Thursday, June 28, 2012

Day 3: Nothing at Stake

Two big anxieties got crossed off my list today: the interviews with faculty as potential advisors (referred to around here as "speed dating") and the first day of workshop.

Halfway though this residency, students will be matched with a faculty advisor for the semester. There are 12 poetry faculty members taking students this time around, and first-semester students specify 6 names of people that they would like to work with. The program office does the matching (the faculty have no say), and since it's such a big pool, I felt that the the best I could really do was make sure that I had six people I was compatible with. The first couple of semesters are for experimentation and exploration, and everybody works a little differently, but we were assured (repeatedly) that we'd all be fine with whoever we got. Forms are due on Saturday, but I turned mine in today; match day is Sunday.

Workshop was great. The leaders—two writers I like very much—spent a lot of time at the beginning talking about process and expectations. The highlight for me was when one of them said, "I know it doesn't seem like it, but there is really nothing at stake here." He pointed out that we can try out advice from the workshop and, if we don't like it, we can go back to the way we had it before. I found this very freeing (at least until I started freaking out about critiquing other people's work again) and I'm going to try to remember it for a long time.

Day 2: Already Toast

Yesterday I got oriented. Four times. Administrative orientation. Academic orientation. New student orientation. Library orientation. Throw in a campus tour, a lunch with faculty, a critical writing discussion, and the first lecture I attended. I had to make myself go to dinner instead of going straight to bed.

The advice I heard repeatedly: "Pace yourself." "Don't go to everything." I resisted this advice on Tuesday because (a) I'm so freaking tough, they don't know how tough I am, and (b) I want to get everything possible out of my time (and money!) here.

But I learn fast. I skipped the faculty reading last night and followed my roommate's advice to color-code my schedule.1 I marked lectures and events that I'm required to attend or really don't want to miss, things I'm definitely going to skip, and things I'll go to if I'm not completely wiped out. I feel moderately in control.

Today is my first day of workshop. My roommate (a fiction writer) and I both agree that we're not so much worried about having our own writing workshopped as we are about giving feedback to others. I feel so much less confident about my critiquing skills as a poet compared to my non-fiction days, but I guess that's part of the point of being here.

Also on tap today: faculty advisor speed dating!


1Why yes, I did bring three shades of highlighter. I'm me, remember?

Tuesday, June 26, 2012

First Day of School

I've arrived at my first residency. I stopped off in Hanover to have lunch with an old college classmate, and to pick up a blanket and sweatshirt at the Co-op, having forgotten that "summer" in northern New England is not equal to "hot" or even, necessarily, "warm."

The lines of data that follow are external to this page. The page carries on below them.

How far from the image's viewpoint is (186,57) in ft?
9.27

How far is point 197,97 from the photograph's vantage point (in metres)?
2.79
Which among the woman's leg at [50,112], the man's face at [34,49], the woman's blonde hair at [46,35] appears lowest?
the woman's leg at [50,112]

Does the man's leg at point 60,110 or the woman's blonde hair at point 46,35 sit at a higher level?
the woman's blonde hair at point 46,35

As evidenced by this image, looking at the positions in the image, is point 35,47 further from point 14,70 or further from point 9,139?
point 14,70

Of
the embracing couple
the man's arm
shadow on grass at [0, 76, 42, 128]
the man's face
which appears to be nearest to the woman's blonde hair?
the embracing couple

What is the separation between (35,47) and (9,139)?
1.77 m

I told my friend that I was as nervous now as I was the first time I went to college. For me, anxiety about fitting in always manifests itself as a preoccupation with clothes. My subconscious apparently believes that if I can just get the externals right then all the other things that feel wrong will take care of themselves.

This anxiety is most effectively alleviated with a short course of retail therapy. For college, I insisted that my mother buy me an astonishing number of chinos in all shades. Had to have chinos. Which I wore for a week and then never again (Sorry, Ma).

This time, Sunday found me making an emergency L.L. Bean run for ... chinos. Evidently I still believe that preppy clothes are what all the Cool Kids are wearing.